## DOCUMENT EXCERPT:

>>>>

# RAF Coltishall (VERY Pic Heavy)



## matyb2k (Apr 21, 2012)

After a few months of planning and lots of emails,I finally got myself onto the old RAF Coltishall site. Although the access was limited it was great to see it!

Sorry for the amount of pics got a bit carried away


----------



## UE-OMJ (Apr 21, 2012)

Is that place completely unused/abandoned now? Whats with all the cars?

Love the artwork


----------



## flyboys90 (Apr 21, 2012)

What are the future plans for the base? cracking photos,thanks for sharing.


----------



## UrbanX (Apr 21, 2012)

Wow! 
Never seen tose murals before! Excellent pics! 
Yeah, what's the deal with the race cars?! 
Thanks for sharing!


----------



## matyb2k (Apr 21, 2012)

At the moment the base is under offer and is due to be sold later this year the buyer is going to use the site for "aviation" purposes apparently. 
I did hear it was 2 old boys who want to turn it into a flying museum! 

At the moment the hanger (i believe #3) is being used for storage, hence the cars.


----------



## Flexible (Apr 22, 2012)

Looks like a good explore. You guys in Norfolk are spoiled for choice, I wish there were more disused airbases a bit nearer to me!



matyb2k said:


> At the moment the base is under offer and is due to be sold later this year the buyer is going to use the site for "aviation" purposes apparently.
> I did hear it was 2 old boys who want to turn it into a flying museum!



I'm interested in anything to do with planes/aviation esp the RAF, and I applaud the efforts of those 2 blokes. But at the same time I have to wonder if such a project would be viable and sustainable. It's a tough decision, and one on which I wouldn't like to make the call. Are there enough punters interested enough in another (minority interest) museum? But best of luck to those involved, I'd rather see something like that rather than yet more 'new builds', or yet another T**co.


----------



## cogito (Apr 22, 2012)

Good stuff, you saw a lot more than I did! Although there were a lot of people from the Ministry of Justice running round then, and everything was under lock and key.


----------



## brian1970 (Apr 22, 2012)

Fantastic pics of inside hangars, when I was a boy, I went swimming in the ray coltishal pool  I thought most of the site was a prison !


----------



## flyboys90 (Apr 22, 2012)

matyb2k said:


> At the moment the base is under offer and is due to be sold later this year the buyer is going to use the site for "aviation" purposes apparently.
> I did hear it was 2 old boys who want to turn it into a flying museum!
> 
> At the moment the hanger (i believe #3) is being used for storage, hence the cars.



Aviation is still the largest spectator sport after football [So I have been informed by the number cruncers] but it needs a lot of cash,the upkeep of the grounds alone must be astronomical.As the saying goes "Nothing ventured,Nothing gained" I wish them good luck and hope it gets off the ground.Duxford 2 ??


----------



## urban phantom (Apr 22, 2012)

<<<<

## EXCERPTED DATA:
>>>>

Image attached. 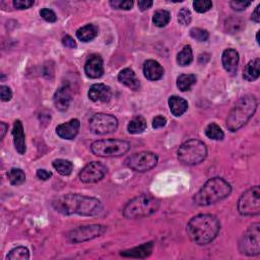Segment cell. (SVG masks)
Segmentation results:
<instances>
[{
	"mask_svg": "<svg viewBox=\"0 0 260 260\" xmlns=\"http://www.w3.org/2000/svg\"><path fill=\"white\" fill-rule=\"evenodd\" d=\"M110 5L114 8V9H123V10H130L133 7V1L131 0H111L109 2Z\"/></svg>",
	"mask_w": 260,
	"mask_h": 260,
	"instance_id": "cell-36",
	"label": "cell"
},
{
	"mask_svg": "<svg viewBox=\"0 0 260 260\" xmlns=\"http://www.w3.org/2000/svg\"><path fill=\"white\" fill-rule=\"evenodd\" d=\"M220 221L212 214H198L192 218L186 228L190 240L196 245H207L218 236Z\"/></svg>",
	"mask_w": 260,
	"mask_h": 260,
	"instance_id": "cell-2",
	"label": "cell"
},
{
	"mask_svg": "<svg viewBox=\"0 0 260 260\" xmlns=\"http://www.w3.org/2000/svg\"><path fill=\"white\" fill-rule=\"evenodd\" d=\"M107 167L100 162H91L79 173V179L82 183L91 184L101 181L107 174Z\"/></svg>",
	"mask_w": 260,
	"mask_h": 260,
	"instance_id": "cell-13",
	"label": "cell"
},
{
	"mask_svg": "<svg viewBox=\"0 0 260 260\" xmlns=\"http://www.w3.org/2000/svg\"><path fill=\"white\" fill-rule=\"evenodd\" d=\"M12 136H13V144L19 155H25L27 150L26 145V135L24 132V126L20 120H15L13 123L12 129Z\"/></svg>",
	"mask_w": 260,
	"mask_h": 260,
	"instance_id": "cell-18",
	"label": "cell"
},
{
	"mask_svg": "<svg viewBox=\"0 0 260 260\" xmlns=\"http://www.w3.org/2000/svg\"><path fill=\"white\" fill-rule=\"evenodd\" d=\"M196 80L197 77L194 74H181L177 78V86L181 92H187L196 83Z\"/></svg>",
	"mask_w": 260,
	"mask_h": 260,
	"instance_id": "cell-27",
	"label": "cell"
},
{
	"mask_svg": "<svg viewBox=\"0 0 260 260\" xmlns=\"http://www.w3.org/2000/svg\"><path fill=\"white\" fill-rule=\"evenodd\" d=\"M244 28H245V23L241 18L231 17L226 21V30L230 32V34L241 32Z\"/></svg>",
	"mask_w": 260,
	"mask_h": 260,
	"instance_id": "cell-34",
	"label": "cell"
},
{
	"mask_svg": "<svg viewBox=\"0 0 260 260\" xmlns=\"http://www.w3.org/2000/svg\"><path fill=\"white\" fill-rule=\"evenodd\" d=\"M53 168L59 173L62 176H68L71 174L73 165L68 160H63V159H57L53 162Z\"/></svg>",
	"mask_w": 260,
	"mask_h": 260,
	"instance_id": "cell-29",
	"label": "cell"
},
{
	"mask_svg": "<svg viewBox=\"0 0 260 260\" xmlns=\"http://www.w3.org/2000/svg\"><path fill=\"white\" fill-rule=\"evenodd\" d=\"M71 100H72L71 92L67 85H64L59 88L56 91L54 98H53L56 109L60 112H65L68 110Z\"/></svg>",
	"mask_w": 260,
	"mask_h": 260,
	"instance_id": "cell-17",
	"label": "cell"
},
{
	"mask_svg": "<svg viewBox=\"0 0 260 260\" xmlns=\"http://www.w3.org/2000/svg\"><path fill=\"white\" fill-rule=\"evenodd\" d=\"M190 37L194 40H196L198 42H205L209 38V34L206 30L200 29V28H193L189 32Z\"/></svg>",
	"mask_w": 260,
	"mask_h": 260,
	"instance_id": "cell-35",
	"label": "cell"
},
{
	"mask_svg": "<svg viewBox=\"0 0 260 260\" xmlns=\"http://www.w3.org/2000/svg\"><path fill=\"white\" fill-rule=\"evenodd\" d=\"M260 59L256 58L250 61L244 68L243 78L247 81H255L260 75Z\"/></svg>",
	"mask_w": 260,
	"mask_h": 260,
	"instance_id": "cell-25",
	"label": "cell"
},
{
	"mask_svg": "<svg viewBox=\"0 0 260 260\" xmlns=\"http://www.w3.org/2000/svg\"><path fill=\"white\" fill-rule=\"evenodd\" d=\"M40 15L43 19H45L48 23H55L57 20V15L56 13L49 8H42L40 10Z\"/></svg>",
	"mask_w": 260,
	"mask_h": 260,
	"instance_id": "cell-39",
	"label": "cell"
},
{
	"mask_svg": "<svg viewBox=\"0 0 260 260\" xmlns=\"http://www.w3.org/2000/svg\"><path fill=\"white\" fill-rule=\"evenodd\" d=\"M259 9H260V5H257L255 10L252 12V15H251V19L254 21V23L258 24L260 21V14H259Z\"/></svg>",
	"mask_w": 260,
	"mask_h": 260,
	"instance_id": "cell-47",
	"label": "cell"
},
{
	"mask_svg": "<svg viewBox=\"0 0 260 260\" xmlns=\"http://www.w3.org/2000/svg\"><path fill=\"white\" fill-rule=\"evenodd\" d=\"M259 33L260 32H257V34H256V42L258 43V44H259Z\"/></svg>",
	"mask_w": 260,
	"mask_h": 260,
	"instance_id": "cell-49",
	"label": "cell"
},
{
	"mask_svg": "<svg viewBox=\"0 0 260 260\" xmlns=\"http://www.w3.org/2000/svg\"><path fill=\"white\" fill-rule=\"evenodd\" d=\"M193 7L195 11L204 13L212 7V2L209 1V0H196V1L193 2Z\"/></svg>",
	"mask_w": 260,
	"mask_h": 260,
	"instance_id": "cell-37",
	"label": "cell"
},
{
	"mask_svg": "<svg viewBox=\"0 0 260 260\" xmlns=\"http://www.w3.org/2000/svg\"><path fill=\"white\" fill-rule=\"evenodd\" d=\"M193 61V53L190 45H186L177 55V63L180 66H188Z\"/></svg>",
	"mask_w": 260,
	"mask_h": 260,
	"instance_id": "cell-31",
	"label": "cell"
},
{
	"mask_svg": "<svg viewBox=\"0 0 260 260\" xmlns=\"http://www.w3.org/2000/svg\"><path fill=\"white\" fill-rule=\"evenodd\" d=\"M170 19H171L170 12L168 10L162 9L155 12L153 16V23L158 28H164L170 23Z\"/></svg>",
	"mask_w": 260,
	"mask_h": 260,
	"instance_id": "cell-32",
	"label": "cell"
},
{
	"mask_svg": "<svg viewBox=\"0 0 260 260\" xmlns=\"http://www.w3.org/2000/svg\"><path fill=\"white\" fill-rule=\"evenodd\" d=\"M205 135L212 140H223L225 137V133L222 128L215 123H210L206 126L204 130Z\"/></svg>",
	"mask_w": 260,
	"mask_h": 260,
	"instance_id": "cell-30",
	"label": "cell"
},
{
	"mask_svg": "<svg viewBox=\"0 0 260 260\" xmlns=\"http://www.w3.org/2000/svg\"><path fill=\"white\" fill-rule=\"evenodd\" d=\"M80 128V122L78 119H71L66 123H62L56 127V133L57 135L66 140H71L75 138L78 134Z\"/></svg>",
	"mask_w": 260,
	"mask_h": 260,
	"instance_id": "cell-16",
	"label": "cell"
},
{
	"mask_svg": "<svg viewBox=\"0 0 260 260\" xmlns=\"http://www.w3.org/2000/svg\"><path fill=\"white\" fill-rule=\"evenodd\" d=\"M232 192L231 185L223 178L209 179L194 195L193 200L197 205L206 206L227 198Z\"/></svg>",
	"mask_w": 260,
	"mask_h": 260,
	"instance_id": "cell-3",
	"label": "cell"
},
{
	"mask_svg": "<svg viewBox=\"0 0 260 260\" xmlns=\"http://www.w3.org/2000/svg\"><path fill=\"white\" fill-rule=\"evenodd\" d=\"M106 227L102 225H89V226H82L76 229L71 230L66 238L68 242L76 244L82 243L85 241H90L102 236L106 232Z\"/></svg>",
	"mask_w": 260,
	"mask_h": 260,
	"instance_id": "cell-12",
	"label": "cell"
},
{
	"mask_svg": "<svg viewBox=\"0 0 260 260\" xmlns=\"http://www.w3.org/2000/svg\"><path fill=\"white\" fill-rule=\"evenodd\" d=\"M118 127V120L115 116L105 113H97L90 119V129L94 134L105 135L114 131Z\"/></svg>",
	"mask_w": 260,
	"mask_h": 260,
	"instance_id": "cell-11",
	"label": "cell"
},
{
	"mask_svg": "<svg viewBox=\"0 0 260 260\" xmlns=\"http://www.w3.org/2000/svg\"><path fill=\"white\" fill-rule=\"evenodd\" d=\"M207 156L206 145L198 139H190L184 142L178 149V159L188 166L202 163Z\"/></svg>",
	"mask_w": 260,
	"mask_h": 260,
	"instance_id": "cell-6",
	"label": "cell"
},
{
	"mask_svg": "<svg viewBox=\"0 0 260 260\" xmlns=\"http://www.w3.org/2000/svg\"><path fill=\"white\" fill-rule=\"evenodd\" d=\"M230 5L234 10L242 11V10H245L248 6H250L251 2L250 1H231Z\"/></svg>",
	"mask_w": 260,
	"mask_h": 260,
	"instance_id": "cell-42",
	"label": "cell"
},
{
	"mask_svg": "<svg viewBox=\"0 0 260 260\" xmlns=\"http://www.w3.org/2000/svg\"><path fill=\"white\" fill-rule=\"evenodd\" d=\"M62 44L65 47H67L69 49H74V48L77 47L75 40L71 36H68V35H66V36L62 38Z\"/></svg>",
	"mask_w": 260,
	"mask_h": 260,
	"instance_id": "cell-43",
	"label": "cell"
},
{
	"mask_svg": "<svg viewBox=\"0 0 260 260\" xmlns=\"http://www.w3.org/2000/svg\"><path fill=\"white\" fill-rule=\"evenodd\" d=\"M0 97H1L2 102H9L12 99V92L10 88L6 85L0 86Z\"/></svg>",
	"mask_w": 260,
	"mask_h": 260,
	"instance_id": "cell-41",
	"label": "cell"
},
{
	"mask_svg": "<svg viewBox=\"0 0 260 260\" xmlns=\"http://www.w3.org/2000/svg\"><path fill=\"white\" fill-rule=\"evenodd\" d=\"M168 103H169V108H170L171 113L175 117L182 116L188 109L187 101L178 96L170 97Z\"/></svg>",
	"mask_w": 260,
	"mask_h": 260,
	"instance_id": "cell-23",
	"label": "cell"
},
{
	"mask_svg": "<svg viewBox=\"0 0 260 260\" xmlns=\"http://www.w3.org/2000/svg\"><path fill=\"white\" fill-rule=\"evenodd\" d=\"M7 178L9 183L13 186H18L26 182L25 172L18 168H12L11 170H9L7 172Z\"/></svg>",
	"mask_w": 260,
	"mask_h": 260,
	"instance_id": "cell-28",
	"label": "cell"
},
{
	"mask_svg": "<svg viewBox=\"0 0 260 260\" xmlns=\"http://www.w3.org/2000/svg\"><path fill=\"white\" fill-rule=\"evenodd\" d=\"M130 143L120 139H102L92 143V153L101 158L121 157L128 153Z\"/></svg>",
	"mask_w": 260,
	"mask_h": 260,
	"instance_id": "cell-7",
	"label": "cell"
},
{
	"mask_svg": "<svg viewBox=\"0 0 260 260\" xmlns=\"http://www.w3.org/2000/svg\"><path fill=\"white\" fill-rule=\"evenodd\" d=\"M84 72L86 76L96 79L104 74V62L100 55L93 54L84 64Z\"/></svg>",
	"mask_w": 260,
	"mask_h": 260,
	"instance_id": "cell-14",
	"label": "cell"
},
{
	"mask_svg": "<svg viewBox=\"0 0 260 260\" xmlns=\"http://www.w3.org/2000/svg\"><path fill=\"white\" fill-rule=\"evenodd\" d=\"M89 98L96 103H108L112 98V91L110 86L104 83L93 84L89 91Z\"/></svg>",
	"mask_w": 260,
	"mask_h": 260,
	"instance_id": "cell-15",
	"label": "cell"
},
{
	"mask_svg": "<svg viewBox=\"0 0 260 260\" xmlns=\"http://www.w3.org/2000/svg\"><path fill=\"white\" fill-rule=\"evenodd\" d=\"M260 225L252 224L243 234L239 242V250L247 256H256L260 253Z\"/></svg>",
	"mask_w": 260,
	"mask_h": 260,
	"instance_id": "cell-9",
	"label": "cell"
},
{
	"mask_svg": "<svg viewBox=\"0 0 260 260\" xmlns=\"http://www.w3.org/2000/svg\"><path fill=\"white\" fill-rule=\"evenodd\" d=\"M164 68L156 60H147L143 64V74L151 81L160 80L164 76Z\"/></svg>",
	"mask_w": 260,
	"mask_h": 260,
	"instance_id": "cell-20",
	"label": "cell"
},
{
	"mask_svg": "<svg viewBox=\"0 0 260 260\" xmlns=\"http://www.w3.org/2000/svg\"><path fill=\"white\" fill-rule=\"evenodd\" d=\"M154 246H155L154 242H147L137 247L121 251L120 255L127 258H139V259L147 258L148 256L151 255V253H153Z\"/></svg>",
	"mask_w": 260,
	"mask_h": 260,
	"instance_id": "cell-19",
	"label": "cell"
},
{
	"mask_svg": "<svg viewBox=\"0 0 260 260\" xmlns=\"http://www.w3.org/2000/svg\"><path fill=\"white\" fill-rule=\"evenodd\" d=\"M6 259L8 260H28L30 259V251L28 248L19 246L14 249H12L6 256Z\"/></svg>",
	"mask_w": 260,
	"mask_h": 260,
	"instance_id": "cell-33",
	"label": "cell"
},
{
	"mask_svg": "<svg viewBox=\"0 0 260 260\" xmlns=\"http://www.w3.org/2000/svg\"><path fill=\"white\" fill-rule=\"evenodd\" d=\"M166 124H167V119L164 116H157L153 120V127L155 129L163 128L166 126Z\"/></svg>",
	"mask_w": 260,
	"mask_h": 260,
	"instance_id": "cell-45",
	"label": "cell"
},
{
	"mask_svg": "<svg viewBox=\"0 0 260 260\" xmlns=\"http://www.w3.org/2000/svg\"><path fill=\"white\" fill-rule=\"evenodd\" d=\"M257 105V99L253 95H246L238 100L227 118V128L230 131L235 132L244 126L254 115Z\"/></svg>",
	"mask_w": 260,
	"mask_h": 260,
	"instance_id": "cell-4",
	"label": "cell"
},
{
	"mask_svg": "<svg viewBox=\"0 0 260 260\" xmlns=\"http://www.w3.org/2000/svg\"><path fill=\"white\" fill-rule=\"evenodd\" d=\"M34 5L33 0H14L13 6L16 9H28Z\"/></svg>",
	"mask_w": 260,
	"mask_h": 260,
	"instance_id": "cell-40",
	"label": "cell"
},
{
	"mask_svg": "<svg viewBox=\"0 0 260 260\" xmlns=\"http://www.w3.org/2000/svg\"><path fill=\"white\" fill-rule=\"evenodd\" d=\"M53 208L63 214H78L83 216H96L102 212L103 206L99 199L80 194H65L52 201Z\"/></svg>",
	"mask_w": 260,
	"mask_h": 260,
	"instance_id": "cell-1",
	"label": "cell"
},
{
	"mask_svg": "<svg viewBox=\"0 0 260 260\" xmlns=\"http://www.w3.org/2000/svg\"><path fill=\"white\" fill-rule=\"evenodd\" d=\"M191 19H192V15H191L190 10L186 7L181 8V10L178 13L179 24L182 26H188L191 23Z\"/></svg>",
	"mask_w": 260,
	"mask_h": 260,
	"instance_id": "cell-38",
	"label": "cell"
},
{
	"mask_svg": "<svg viewBox=\"0 0 260 260\" xmlns=\"http://www.w3.org/2000/svg\"><path fill=\"white\" fill-rule=\"evenodd\" d=\"M0 125H1V139H3L4 136H5V133L7 131V129H8V125L5 124L4 122L0 123Z\"/></svg>",
	"mask_w": 260,
	"mask_h": 260,
	"instance_id": "cell-48",
	"label": "cell"
},
{
	"mask_svg": "<svg viewBox=\"0 0 260 260\" xmlns=\"http://www.w3.org/2000/svg\"><path fill=\"white\" fill-rule=\"evenodd\" d=\"M118 80L132 91H137L140 86V82L136 77L135 72L130 68H125L121 70L118 74Z\"/></svg>",
	"mask_w": 260,
	"mask_h": 260,
	"instance_id": "cell-22",
	"label": "cell"
},
{
	"mask_svg": "<svg viewBox=\"0 0 260 260\" xmlns=\"http://www.w3.org/2000/svg\"><path fill=\"white\" fill-rule=\"evenodd\" d=\"M99 34V29L97 26L89 24L84 27H81L76 31V37L79 41L88 43L93 41Z\"/></svg>",
	"mask_w": 260,
	"mask_h": 260,
	"instance_id": "cell-24",
	"label": "cell"
},
{
	"mask_svg": "<svg viewBox=\"0 0 260 260\" xmlns=\"http://www.w3.org/2000/svg\"><path fill=\"white\" fill-rule=\"evenodd\" d=\"M138 7L141 11H144L148 8H150L151 6H153L154 2L150 1V0H140V1H138Z\"/></svg>",
	"mask_w": 260,
	"mask_h": 260,
	"instance_id": "cell-46",
	"label": "cell"
},
{
	"mask_svg": "<svg viewBox=\"0 0 260 260\" xmlns=\"http://www.w3.org/2000/svg\"><path fill=\"white\" fill-rule=\"evenodd\" d=\"M160 205L161 201L153 195L141 194L128 201L122 212L127 219H142L157 212Z\"/></svg>",
	"mask_w": 260,
	"mask_h": 260,
	"instance_id": "cell-5",
	"label": "cell"
},
{
	"mask_svg": "<svg viewBox=\"0 0 260 260\" xmlns=\"http://www.w3.org/2000/svg\"><path fill=\"white\" fill-rule=\"evenodd\" d=\"M36 175L40 180L46 181V180H48L52 177V173L48 172L47 170H44V169H39L36 173Z\"/></svg>",
	"mask_w": 260,
	"mask_h": 260,
	"instance_id": "cell-44",
	"label": "cell"
},
{
	"mask_svg": "<svg viewBox=\"0 0 260 260\" xmlns=\"http://www.w3.org/2000/svg\"><path fill=\"white\" fill-rule=\"evenodd\" d=\"M222 63L227 72L231 74L236 73L239 64V53L232 48L226 49L222 55Z\"/></svg>",
	"mask_w": 260,
	"mask_h": 260,
	"instance_id": "cell-21",
	"label": "cell"
},
{
	"mask_svg": "<svg viewBox=\"0 0 260 260\" xmlns=\"http://www.w3.org/2000/svg\"><path fill=\"white\" fill-rule=\"evenodd\" d=\"M158 156L151 151H140L125 160V165L135 172H147L158 164Z\"/></svg>",
	"mask_w": 260,
	"mask_h": 260,
	"instance_id": "cell-10",
	"label": "cell"
},
{
	"mask_svg": "<svg viewBox=\"0 0 260 260\" xmlns=\"http://www.w3.org/2000/svg\"><path fill=\"white\" fill-rule=\"evenodd\" d=\"M238 210L246 216L258 215L260 213V188L254 186L245 191L238 201Z\"/></svg>",
	"mask_w": 260,
	"mask_h": 260,
	"instance_id": "cell-8",
	"label": "cell"
},
{
	"mask_svg": "<svg viewBox=\"0 0 260 260\" xmlns=\"http://www.w3.org/2000/svg\"><path fill=\"white\" fill-rule=\"evenodd\" d=\"M146 120L142 116H136L133 119L130 120L127 126V130L131 134H139L142 133L146 129Z\"/></svg>",
	"mask_w": 260,
	"mask_h": 260,
	"instance_id": "cell-26",
	"label": "cell"
}]
</instances>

<<<<

## TO-DO LIST:
**1.** According to the RAF Coltishall thread, why were there cars inside the hangar?
**2.** What usernames head posts in the RAF Coltishall thread? List each one once.
**3.** Continue the RAF Coltishall thread from the point where it stops.
The records are separate material from the forum thread about RAF Coltishall.

## ANSWERS IN ORDER:
**1.** The hangar, believed to be #3, was being used for storage.

**2.** matyb2k, UE-OMJ, flyboys90, UrbanX, Flexible, cogito, brian1970, urban phantom

**3.**
you lucky git great stuff mate loved it


----------



## Old Wilco (Apr 22, 2012)

Well according to wikipedia ............. 

*Redevelopment*

The former married quarters were transferred to the MoDs preferred property agents - Annington Homes, who started the lengthy process of upgrading the former military housing into civilian houses for sale on the open market.

During January 2007, the Home Office expressed an interest in the site, and in early February earmarked it for potential use as an immigration detention facility, but this was subsequently ruled out.

In July 2007, a petition was set up on the 10 Downing St website by Jeremy Godwin to campaign for Coltishall to be reopened as a Civil Airfield.

In December 2007, fresh reports in the media suggested the site would be used as a prison, but this angered local residents who had not been informed of the disposal progress.

In January 2009, a plan to build a Category C prison at the site was approved by North Norfolk District Council.[4] The entire site is now under the temporary control of the Ministry of Justice (MoJ), and as of October 2009, building works on converting all of the former H-blocks is near completion, along with the completion of the dual perimeter fences, and a new access road. The new establishment will be known as HMP Bure, named after a nearby river, and will house 500 male sex offenders.[5]

On 19 July 2010, North Norfolk District Council proposed that the entire site should be designated as a Conservation Area because of its historical and architectural interest http://www.northnorfolk.org/planning/7083.asp

http://en.wikipedia.org/wiki/RAF_Coltishall#Redevelopment


----------



## matyb2k (Apr 23, 2012)

sounds 100% correct to me, lol must be a wikipedia first ;0P


----------



## Mugshots-UK (May 13, 2012)

Good to see some photos of the place, in the 1960's I lived in the married quarters when my father was stationed there, at that time it was home to 23 sqn flying Javelins and 74 sqn flying Lightnings. It was also where I was posted to after I had completed my training when I joind the RAF and I worked on 65 Sqn flying Lightnings as part of 226 OCU.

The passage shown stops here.